Germany’s Lufthansa will continue with measures to cut costs and drive revenue even after its current restructuring programme, dubbed Score and due to run only until 2015, has ended, its outgoing chief executive said.
“We are looking at what will be done after 2015,” Christoph Franz told journalists, just a couple of weeks before he hands over the reins of Germany’s largest airline to Carsten Spohr.
Lufthansa has identified 4,000 different projects under the current Score programme, which aims to increase operating profit by €1.5 billion in 2015 when compared with 2011.
Measures range from big structural changes such as expanding its Germanwings low cost carrier to smaller measures suggested by employees, such as allowing customers to bid for business seats on Austrian Airlines in an auction process.

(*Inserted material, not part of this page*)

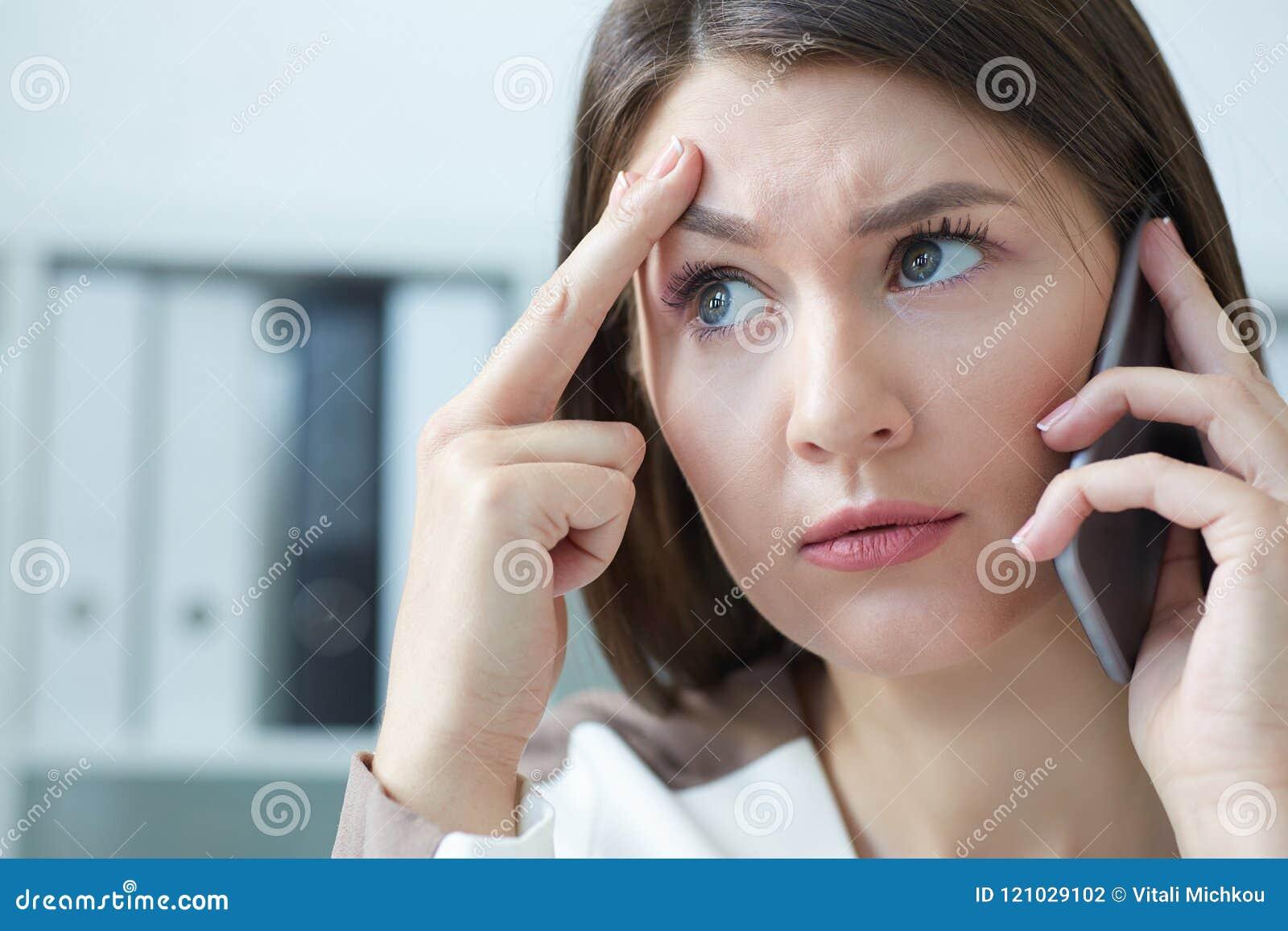 Gefrustreerde onderneemster die op telefoon spreken terwijl het werken aan computer bij bureau in bureau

Lufthansa also plans to create joint check-in desks for its group airlines outside of their home countries and is working to reduce turnaround times for intercontinental flights.
The group wants to cut the amount of time a long-haul jet spends on the ground at airport gates to around 110 minutes from 160 minutes.
“I don’t believe we’ve squeezed all the juice out of the fruit yet,” Franz said.
Rather than being dissolved in 2015 as originally planned, the Score project team will be kept in place.
Consultants have said airlines would do better to have constant efforts to improve results, rather than just starting restructuring programmes that run for a limited time and could affect employee motivation.